They have not, unsurprisingly, turned into well-adjusted adults. And they're none too pleased about their mom's insistence that they sit Shiva together for seven days, per their father's dying request. (This, despite being only partially and nominally Jewish.)
Judd (Jason Bateman) is the fulcrum, the character upon which all the others pivot. A successful radio producer and one of those guys who seems to have the perfect little life planned out, he's thrown for a loop when he catches his wife sleeping with his boss.
Sister Wendy (Tina Fey) is brittle and angry, mother to two young kids and married to an on-the-go businessman who can't put down the phone from work for even a few minutes, not to mention witness the miracle of his child's potty training.
Paul (Corey Stoll) is the oldest and most responsible, the one kid who stuck around in his hometown to take over the business from his father. He and his wife (Kathryn Hahn) have been trying without success to get pregnant, and the pressure and constant questions about their progress is like splitting a rail.
The baby of the clan is Phillip (Adam Driver), born years after the others and partially raised by them. A natural-born screw-up with an impish talent for needling others, Phillip is dating a much older woman (Connie Britton) who acts as his enabler and sugar momma.
The filmmakers essentially throw this grab-bag of resentment, sibling rivalry and neuroticism into a pot and set it to a slow boil. There are arguments, jokes, bonding, more fighting, and so on.
It doesn't sound like much, but the cast really drives the material to terrific heights. They click in a way that you rarely see large ensemble casts do; usually each actor is trying to accomplish their own goals for their character and sacrifice the group dynamic. This is the sort of movie in which you can't imagine any other performers in those roles.
A few minor characters flit in and out of the foreground. Across the street is Hillary's dependable friend Linda (Debra Monk) and her son Horry (Timothy Olyphant), a former beau of Wendy's who suffered a terrible brain injury years ago. He sort of wanders around, helpful but forgetful, like a more verbally proficient Boo Radley.
Wade's estranged wife (Abigail Spencer) turns up, pleading for a second chance and with more drama to share. Penny Moore (Rose Byrne) is a townie who's stoked a long-burning fire for Wade, and he's at a low point where those glowing embers are looking pretty good. I also enjoyed Ben Schwartz as a young rabbi who can't outrun his horndog teen reputation and nickname.

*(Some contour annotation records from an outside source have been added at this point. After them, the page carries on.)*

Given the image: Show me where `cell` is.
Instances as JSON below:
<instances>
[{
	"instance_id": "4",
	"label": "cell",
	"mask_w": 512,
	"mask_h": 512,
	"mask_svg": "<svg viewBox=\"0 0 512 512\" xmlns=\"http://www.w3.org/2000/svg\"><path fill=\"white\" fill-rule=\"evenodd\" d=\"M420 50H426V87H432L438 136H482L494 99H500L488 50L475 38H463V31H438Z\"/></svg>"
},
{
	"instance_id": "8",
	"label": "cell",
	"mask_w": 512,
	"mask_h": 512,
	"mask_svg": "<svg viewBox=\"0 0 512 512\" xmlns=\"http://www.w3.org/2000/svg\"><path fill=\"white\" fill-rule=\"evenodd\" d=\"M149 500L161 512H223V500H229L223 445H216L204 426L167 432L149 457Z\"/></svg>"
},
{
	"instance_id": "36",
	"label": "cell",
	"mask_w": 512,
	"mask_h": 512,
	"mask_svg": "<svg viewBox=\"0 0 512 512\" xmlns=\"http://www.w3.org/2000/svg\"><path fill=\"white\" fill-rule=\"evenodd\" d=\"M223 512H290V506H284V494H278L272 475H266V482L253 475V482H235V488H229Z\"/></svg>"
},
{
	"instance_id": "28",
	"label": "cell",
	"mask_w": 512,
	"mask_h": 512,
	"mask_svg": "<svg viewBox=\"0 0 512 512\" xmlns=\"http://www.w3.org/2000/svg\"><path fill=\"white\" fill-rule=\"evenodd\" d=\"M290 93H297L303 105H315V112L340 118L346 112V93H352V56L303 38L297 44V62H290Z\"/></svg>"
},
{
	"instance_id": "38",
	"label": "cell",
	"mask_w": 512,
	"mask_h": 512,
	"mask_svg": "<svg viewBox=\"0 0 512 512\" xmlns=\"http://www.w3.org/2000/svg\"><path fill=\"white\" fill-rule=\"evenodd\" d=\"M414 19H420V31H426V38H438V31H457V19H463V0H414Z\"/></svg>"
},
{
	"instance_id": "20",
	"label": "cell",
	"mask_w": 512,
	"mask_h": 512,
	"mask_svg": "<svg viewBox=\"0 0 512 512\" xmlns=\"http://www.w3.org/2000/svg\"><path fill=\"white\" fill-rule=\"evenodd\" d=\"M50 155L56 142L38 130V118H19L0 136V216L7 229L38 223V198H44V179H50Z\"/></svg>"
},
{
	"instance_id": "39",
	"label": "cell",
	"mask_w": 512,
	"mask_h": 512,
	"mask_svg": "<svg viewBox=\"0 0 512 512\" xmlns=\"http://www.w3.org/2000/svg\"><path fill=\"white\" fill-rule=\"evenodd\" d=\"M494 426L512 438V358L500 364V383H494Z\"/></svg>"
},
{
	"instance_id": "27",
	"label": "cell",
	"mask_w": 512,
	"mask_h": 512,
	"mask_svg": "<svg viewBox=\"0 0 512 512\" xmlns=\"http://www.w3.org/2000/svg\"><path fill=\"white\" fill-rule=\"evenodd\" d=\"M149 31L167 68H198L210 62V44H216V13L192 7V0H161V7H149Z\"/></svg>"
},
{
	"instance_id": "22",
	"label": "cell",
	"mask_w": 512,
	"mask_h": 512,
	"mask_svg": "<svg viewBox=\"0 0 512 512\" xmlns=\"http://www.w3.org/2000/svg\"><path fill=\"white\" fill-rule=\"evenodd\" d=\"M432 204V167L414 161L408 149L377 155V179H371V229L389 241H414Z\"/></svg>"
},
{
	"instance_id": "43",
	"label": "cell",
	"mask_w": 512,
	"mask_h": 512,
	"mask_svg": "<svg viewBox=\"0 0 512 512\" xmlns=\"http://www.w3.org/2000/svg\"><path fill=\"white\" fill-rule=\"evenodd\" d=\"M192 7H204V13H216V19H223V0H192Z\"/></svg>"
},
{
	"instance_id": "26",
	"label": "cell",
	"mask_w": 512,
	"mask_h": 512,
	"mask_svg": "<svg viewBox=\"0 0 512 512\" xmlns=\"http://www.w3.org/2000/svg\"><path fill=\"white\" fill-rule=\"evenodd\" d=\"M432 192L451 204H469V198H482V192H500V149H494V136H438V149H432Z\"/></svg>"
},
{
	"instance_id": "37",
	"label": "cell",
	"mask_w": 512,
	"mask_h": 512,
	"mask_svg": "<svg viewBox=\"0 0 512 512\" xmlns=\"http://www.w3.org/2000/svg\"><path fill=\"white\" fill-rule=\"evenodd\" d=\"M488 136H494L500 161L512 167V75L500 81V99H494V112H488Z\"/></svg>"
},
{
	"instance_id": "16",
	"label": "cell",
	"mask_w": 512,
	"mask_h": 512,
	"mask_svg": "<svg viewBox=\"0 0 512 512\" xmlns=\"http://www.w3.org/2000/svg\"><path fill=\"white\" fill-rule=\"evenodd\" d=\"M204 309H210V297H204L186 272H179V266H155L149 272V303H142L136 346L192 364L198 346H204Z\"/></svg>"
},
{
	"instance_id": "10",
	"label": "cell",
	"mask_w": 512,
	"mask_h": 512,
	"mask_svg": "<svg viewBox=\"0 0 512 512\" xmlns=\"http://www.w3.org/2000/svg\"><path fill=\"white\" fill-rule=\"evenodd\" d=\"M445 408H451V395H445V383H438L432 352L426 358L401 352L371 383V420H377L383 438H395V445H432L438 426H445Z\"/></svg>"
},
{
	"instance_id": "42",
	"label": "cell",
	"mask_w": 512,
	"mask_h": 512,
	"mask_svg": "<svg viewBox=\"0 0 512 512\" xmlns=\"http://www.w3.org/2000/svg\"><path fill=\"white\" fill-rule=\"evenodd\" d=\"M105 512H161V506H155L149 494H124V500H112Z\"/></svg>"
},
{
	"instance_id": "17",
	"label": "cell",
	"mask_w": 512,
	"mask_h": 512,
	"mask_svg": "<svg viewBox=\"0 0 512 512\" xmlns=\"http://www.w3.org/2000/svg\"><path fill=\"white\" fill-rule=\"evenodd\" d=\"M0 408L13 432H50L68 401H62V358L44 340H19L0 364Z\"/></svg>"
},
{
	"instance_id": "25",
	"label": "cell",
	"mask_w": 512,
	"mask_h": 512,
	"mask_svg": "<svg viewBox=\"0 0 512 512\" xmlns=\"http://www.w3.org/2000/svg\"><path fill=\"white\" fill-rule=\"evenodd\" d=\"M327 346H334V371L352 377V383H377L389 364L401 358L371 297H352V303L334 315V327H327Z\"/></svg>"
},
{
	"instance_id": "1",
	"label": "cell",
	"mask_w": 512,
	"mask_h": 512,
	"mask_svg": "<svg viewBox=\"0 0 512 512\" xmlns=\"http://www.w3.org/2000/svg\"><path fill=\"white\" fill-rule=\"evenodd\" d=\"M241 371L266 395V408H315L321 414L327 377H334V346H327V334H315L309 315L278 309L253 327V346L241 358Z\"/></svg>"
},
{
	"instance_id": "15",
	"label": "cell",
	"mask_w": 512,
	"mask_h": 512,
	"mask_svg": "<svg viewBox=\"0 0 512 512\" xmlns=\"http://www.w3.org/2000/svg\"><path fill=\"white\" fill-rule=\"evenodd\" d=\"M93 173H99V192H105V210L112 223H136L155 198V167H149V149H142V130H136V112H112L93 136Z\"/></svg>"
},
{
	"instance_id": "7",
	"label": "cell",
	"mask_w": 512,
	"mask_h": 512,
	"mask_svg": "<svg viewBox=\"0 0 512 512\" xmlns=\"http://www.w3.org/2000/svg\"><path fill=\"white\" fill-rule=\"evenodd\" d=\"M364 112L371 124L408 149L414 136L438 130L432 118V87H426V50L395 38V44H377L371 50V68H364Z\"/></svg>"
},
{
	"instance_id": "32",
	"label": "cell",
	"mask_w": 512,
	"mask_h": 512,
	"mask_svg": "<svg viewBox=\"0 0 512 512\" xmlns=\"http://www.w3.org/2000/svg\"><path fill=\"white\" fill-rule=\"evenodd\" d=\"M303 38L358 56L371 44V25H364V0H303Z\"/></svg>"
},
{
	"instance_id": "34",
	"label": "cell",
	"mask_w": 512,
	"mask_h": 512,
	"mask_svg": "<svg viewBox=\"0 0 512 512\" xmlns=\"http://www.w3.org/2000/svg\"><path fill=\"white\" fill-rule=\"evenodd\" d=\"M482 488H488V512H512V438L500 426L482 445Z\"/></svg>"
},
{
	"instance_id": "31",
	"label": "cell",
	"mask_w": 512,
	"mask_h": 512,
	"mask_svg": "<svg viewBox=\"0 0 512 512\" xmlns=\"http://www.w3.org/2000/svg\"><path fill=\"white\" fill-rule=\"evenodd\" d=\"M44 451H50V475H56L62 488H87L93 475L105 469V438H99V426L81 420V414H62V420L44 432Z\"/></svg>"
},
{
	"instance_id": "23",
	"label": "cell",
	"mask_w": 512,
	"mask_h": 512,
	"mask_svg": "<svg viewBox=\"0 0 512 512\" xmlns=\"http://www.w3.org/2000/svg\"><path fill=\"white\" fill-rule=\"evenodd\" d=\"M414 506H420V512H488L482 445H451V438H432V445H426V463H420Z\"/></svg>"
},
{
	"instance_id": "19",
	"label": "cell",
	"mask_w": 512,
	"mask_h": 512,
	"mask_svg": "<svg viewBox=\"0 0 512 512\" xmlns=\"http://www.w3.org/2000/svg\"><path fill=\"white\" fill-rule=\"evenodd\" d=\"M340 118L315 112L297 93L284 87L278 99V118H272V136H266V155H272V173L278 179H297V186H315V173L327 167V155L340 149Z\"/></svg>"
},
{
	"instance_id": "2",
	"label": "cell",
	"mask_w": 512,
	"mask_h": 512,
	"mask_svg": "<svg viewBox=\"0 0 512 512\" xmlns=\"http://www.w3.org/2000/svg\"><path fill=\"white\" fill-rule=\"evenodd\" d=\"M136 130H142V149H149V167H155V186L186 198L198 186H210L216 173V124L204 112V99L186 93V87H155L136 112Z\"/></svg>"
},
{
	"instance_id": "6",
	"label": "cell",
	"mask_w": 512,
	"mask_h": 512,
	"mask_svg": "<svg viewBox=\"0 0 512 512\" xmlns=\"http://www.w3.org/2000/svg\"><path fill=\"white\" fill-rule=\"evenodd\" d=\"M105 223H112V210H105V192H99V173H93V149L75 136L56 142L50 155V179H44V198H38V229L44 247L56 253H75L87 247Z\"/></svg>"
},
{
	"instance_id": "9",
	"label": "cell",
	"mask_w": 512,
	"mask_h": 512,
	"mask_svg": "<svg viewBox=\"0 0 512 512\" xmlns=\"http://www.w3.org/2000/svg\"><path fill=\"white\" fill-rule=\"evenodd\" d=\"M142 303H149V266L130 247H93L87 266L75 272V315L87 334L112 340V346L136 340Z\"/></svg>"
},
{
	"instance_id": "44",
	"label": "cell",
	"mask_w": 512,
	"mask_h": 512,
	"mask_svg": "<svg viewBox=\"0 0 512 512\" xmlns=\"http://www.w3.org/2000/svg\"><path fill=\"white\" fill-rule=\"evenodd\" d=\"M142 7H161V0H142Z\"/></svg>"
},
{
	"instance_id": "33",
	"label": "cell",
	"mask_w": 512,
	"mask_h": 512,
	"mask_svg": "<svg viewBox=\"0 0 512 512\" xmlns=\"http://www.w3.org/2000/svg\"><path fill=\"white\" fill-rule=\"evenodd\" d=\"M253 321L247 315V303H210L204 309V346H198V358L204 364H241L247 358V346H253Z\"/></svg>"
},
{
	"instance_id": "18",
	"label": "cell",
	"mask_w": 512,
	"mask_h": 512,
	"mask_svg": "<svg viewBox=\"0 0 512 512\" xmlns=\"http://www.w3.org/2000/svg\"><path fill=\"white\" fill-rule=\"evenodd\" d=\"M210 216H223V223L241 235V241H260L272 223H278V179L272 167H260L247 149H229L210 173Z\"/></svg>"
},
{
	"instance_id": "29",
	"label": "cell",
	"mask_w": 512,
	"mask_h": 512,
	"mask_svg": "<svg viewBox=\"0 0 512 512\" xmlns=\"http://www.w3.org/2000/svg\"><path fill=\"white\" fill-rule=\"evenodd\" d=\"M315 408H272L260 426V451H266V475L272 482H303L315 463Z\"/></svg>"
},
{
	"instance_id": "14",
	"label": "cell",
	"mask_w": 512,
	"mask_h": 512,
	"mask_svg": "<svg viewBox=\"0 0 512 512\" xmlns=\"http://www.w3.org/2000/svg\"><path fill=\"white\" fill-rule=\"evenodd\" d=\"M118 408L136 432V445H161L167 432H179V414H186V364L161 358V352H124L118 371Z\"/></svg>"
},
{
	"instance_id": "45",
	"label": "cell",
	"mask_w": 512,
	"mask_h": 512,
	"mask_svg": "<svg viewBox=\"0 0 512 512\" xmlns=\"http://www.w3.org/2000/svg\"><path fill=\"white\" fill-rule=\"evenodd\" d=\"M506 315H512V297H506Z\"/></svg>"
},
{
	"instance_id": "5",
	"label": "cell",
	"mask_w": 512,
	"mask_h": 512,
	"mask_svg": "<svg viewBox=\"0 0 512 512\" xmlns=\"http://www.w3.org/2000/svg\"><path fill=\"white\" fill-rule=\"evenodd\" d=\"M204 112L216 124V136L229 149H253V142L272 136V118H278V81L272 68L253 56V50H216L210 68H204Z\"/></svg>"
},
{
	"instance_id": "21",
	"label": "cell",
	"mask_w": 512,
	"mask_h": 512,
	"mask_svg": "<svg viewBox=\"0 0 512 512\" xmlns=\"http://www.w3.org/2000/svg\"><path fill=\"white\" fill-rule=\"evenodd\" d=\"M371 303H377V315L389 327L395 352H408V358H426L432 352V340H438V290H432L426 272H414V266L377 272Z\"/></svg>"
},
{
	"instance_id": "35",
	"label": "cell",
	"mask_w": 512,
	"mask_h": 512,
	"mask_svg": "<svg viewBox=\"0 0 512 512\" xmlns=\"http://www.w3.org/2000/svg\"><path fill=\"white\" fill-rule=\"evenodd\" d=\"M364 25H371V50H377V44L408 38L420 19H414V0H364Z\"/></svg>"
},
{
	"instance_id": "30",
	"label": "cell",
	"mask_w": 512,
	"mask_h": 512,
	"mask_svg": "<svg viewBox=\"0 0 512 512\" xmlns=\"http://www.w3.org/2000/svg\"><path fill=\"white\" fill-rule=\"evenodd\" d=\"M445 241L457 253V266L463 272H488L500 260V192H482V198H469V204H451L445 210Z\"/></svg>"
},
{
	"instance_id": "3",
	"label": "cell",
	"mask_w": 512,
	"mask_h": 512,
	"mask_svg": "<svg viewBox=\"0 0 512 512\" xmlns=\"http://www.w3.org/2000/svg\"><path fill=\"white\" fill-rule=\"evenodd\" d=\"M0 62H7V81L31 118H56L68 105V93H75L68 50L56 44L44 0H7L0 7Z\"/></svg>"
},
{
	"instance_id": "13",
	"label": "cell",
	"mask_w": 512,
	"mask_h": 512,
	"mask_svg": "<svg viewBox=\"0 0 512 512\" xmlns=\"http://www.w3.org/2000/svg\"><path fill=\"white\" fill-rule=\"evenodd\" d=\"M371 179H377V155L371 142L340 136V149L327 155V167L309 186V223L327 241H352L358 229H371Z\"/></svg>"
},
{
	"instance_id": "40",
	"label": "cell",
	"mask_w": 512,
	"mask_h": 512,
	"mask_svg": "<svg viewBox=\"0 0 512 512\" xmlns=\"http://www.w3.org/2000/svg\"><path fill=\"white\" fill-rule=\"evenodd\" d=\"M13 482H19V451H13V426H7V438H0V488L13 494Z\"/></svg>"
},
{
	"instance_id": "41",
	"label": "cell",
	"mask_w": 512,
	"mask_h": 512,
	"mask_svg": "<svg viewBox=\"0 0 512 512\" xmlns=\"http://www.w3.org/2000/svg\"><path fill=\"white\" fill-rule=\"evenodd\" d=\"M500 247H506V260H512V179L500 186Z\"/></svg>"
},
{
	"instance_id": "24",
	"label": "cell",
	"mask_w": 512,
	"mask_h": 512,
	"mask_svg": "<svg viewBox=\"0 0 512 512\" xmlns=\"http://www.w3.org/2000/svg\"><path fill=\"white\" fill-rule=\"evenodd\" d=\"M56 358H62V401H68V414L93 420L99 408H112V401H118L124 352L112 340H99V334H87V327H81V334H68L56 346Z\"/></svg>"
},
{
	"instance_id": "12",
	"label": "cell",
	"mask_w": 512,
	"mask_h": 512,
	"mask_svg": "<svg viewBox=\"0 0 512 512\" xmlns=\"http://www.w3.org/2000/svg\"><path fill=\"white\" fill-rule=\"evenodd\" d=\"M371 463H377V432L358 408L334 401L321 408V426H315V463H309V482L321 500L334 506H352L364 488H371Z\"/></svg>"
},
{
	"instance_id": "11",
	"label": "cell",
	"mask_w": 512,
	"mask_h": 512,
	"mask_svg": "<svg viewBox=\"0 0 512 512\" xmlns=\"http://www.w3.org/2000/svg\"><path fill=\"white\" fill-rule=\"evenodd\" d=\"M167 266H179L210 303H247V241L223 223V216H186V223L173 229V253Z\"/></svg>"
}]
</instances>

Despite not a lot of screen time to spread around to every character's story, the film does a good job of making each of them distinct and relatable.
"This Is Where I Leave You" plays out fairly predictably, but I didn't mind the lack of surprises because the journey getting there is so caustically funny and unexpectedly heartwarming. When the Altmans aren't verbally punching each other — sometimes physically, too — you want to give them all a good squeeze.